Yes Kekai is right. DG just doesn't fit with the Mavs.

And for JET or Harris it wouldn't be worth it even if he did fit....

I will be PISSED if this happens....

Got Rice?


----------



## KokoTheMonkey (Aug 4, 2003)

mff4l said:


> if the mavs trade for gooden? They still get his larry bird rights cause of his 3 year contract. They can give him whatever they want and match any offer for him


Why would Dallas sign him to an extension? There's really no spot for him on the Mavs.


----------



## mff4l (Dec 31, 2004)

KokoTheMonkey said:


> Why would Dallas sign him to an extension? There's really no spot for him on the Mavs.



becaue the mav would move dirk to sf. teams are starting to guard dirk with SGS anywaz (see phoenix and houston in the playoffs) so they might as well plug him there. 

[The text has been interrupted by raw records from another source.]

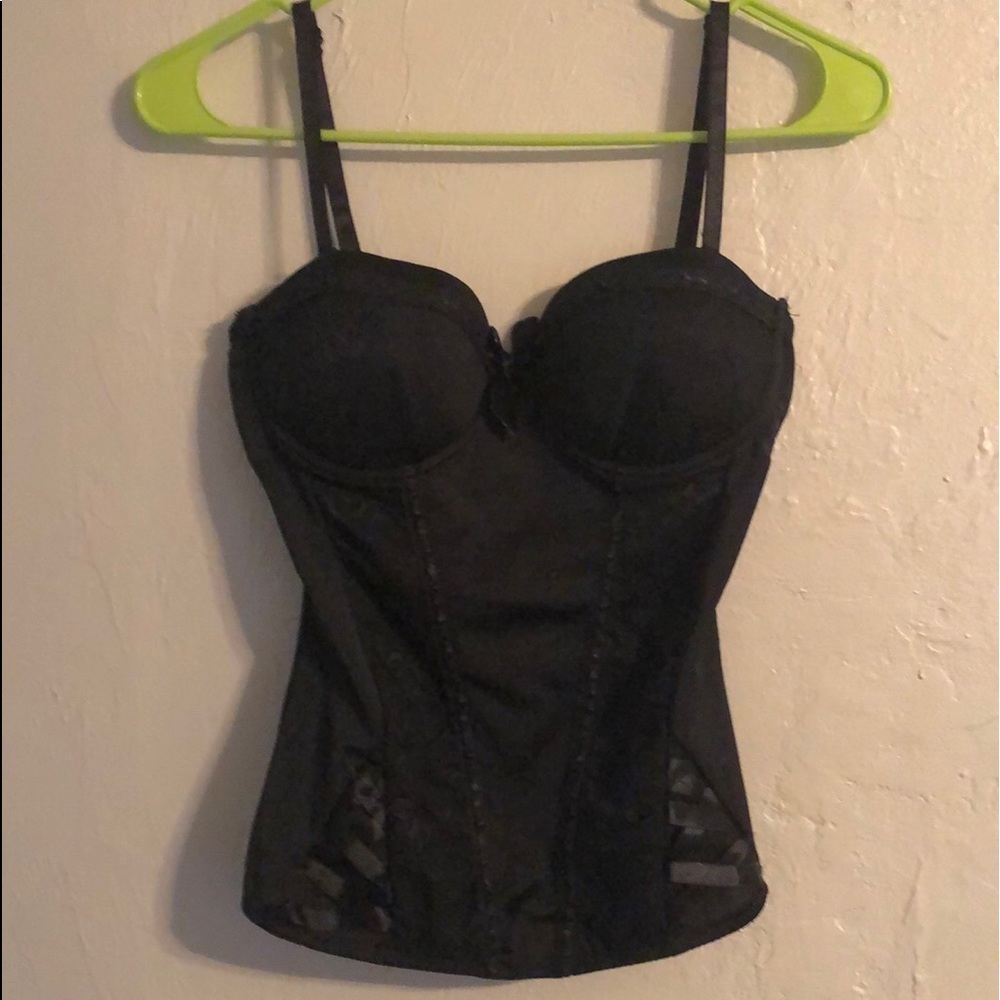 Black Spirit Corset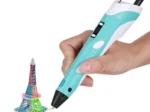 3D Yazıcı Kalem (3D PEN2 Mor)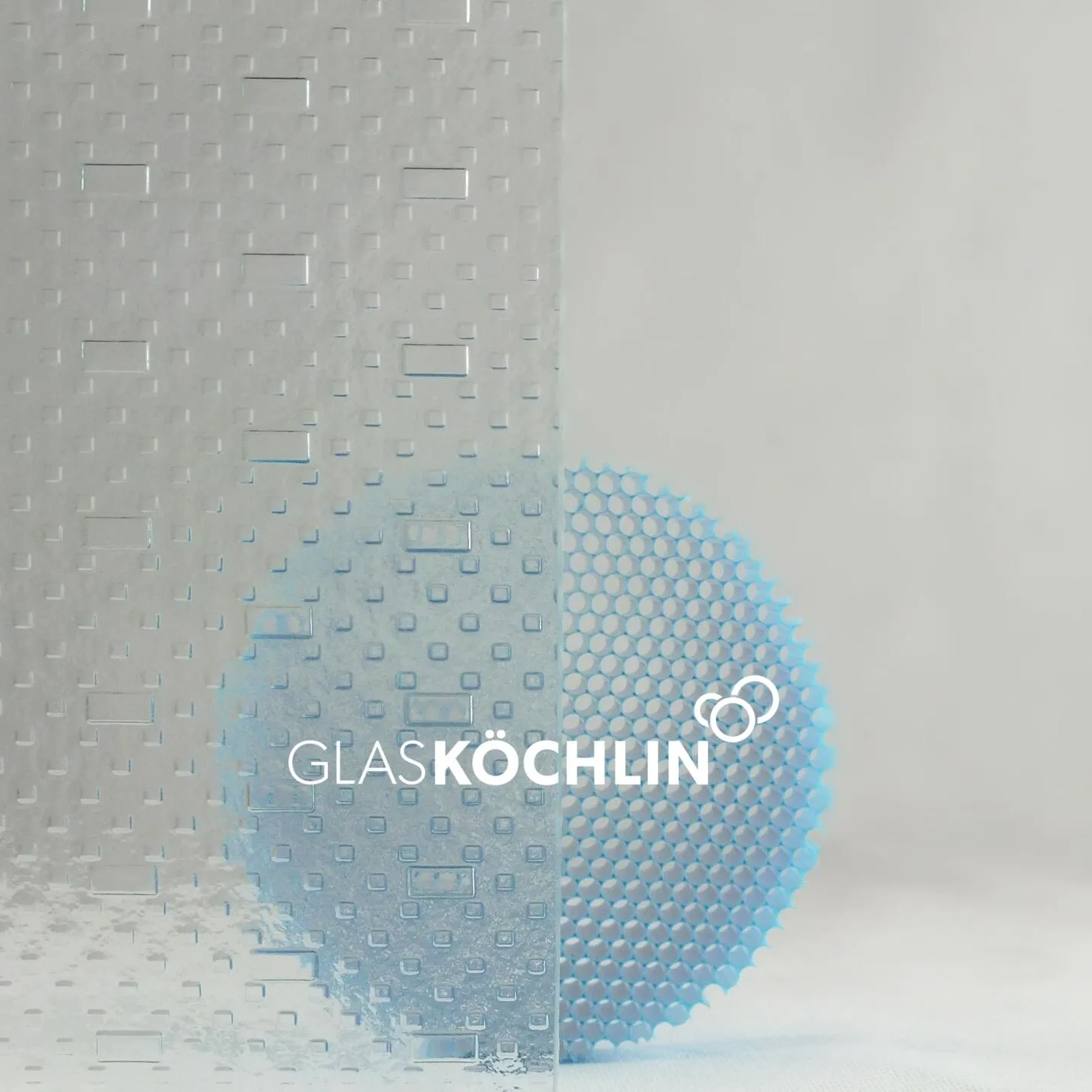 GLAS KÖCHLIN Ornamentglas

quis for gooden would work


----------



## Seed (Jun 29, 2005)

they put SG's on Dirk because those were the teams best defenders and Marion isn't a SG


----------



## AUNDRE (Jul 11, 2005)

Seed said:


> they put SG's on Dirk because those were the teams best defenders and Marion isn't a SG


but hes originally a SF.... even tho he didnt play there last season


1. Terry or Harris/Daniels
2. Howard/Stack
3. Dirk/Stack
4. Gooden/Van Horn
5. Dampier/????

i like that line-up..... they might even get something for Michael Finley.......


----------



## frosted-dirk (Jun 1, 2005)

no way...no to gooden, i much more like KVH to buck up dirk.... 


it's better if dallas will focus with paul pierce trade....
and it's better if lafrents will get envolved too.....


----------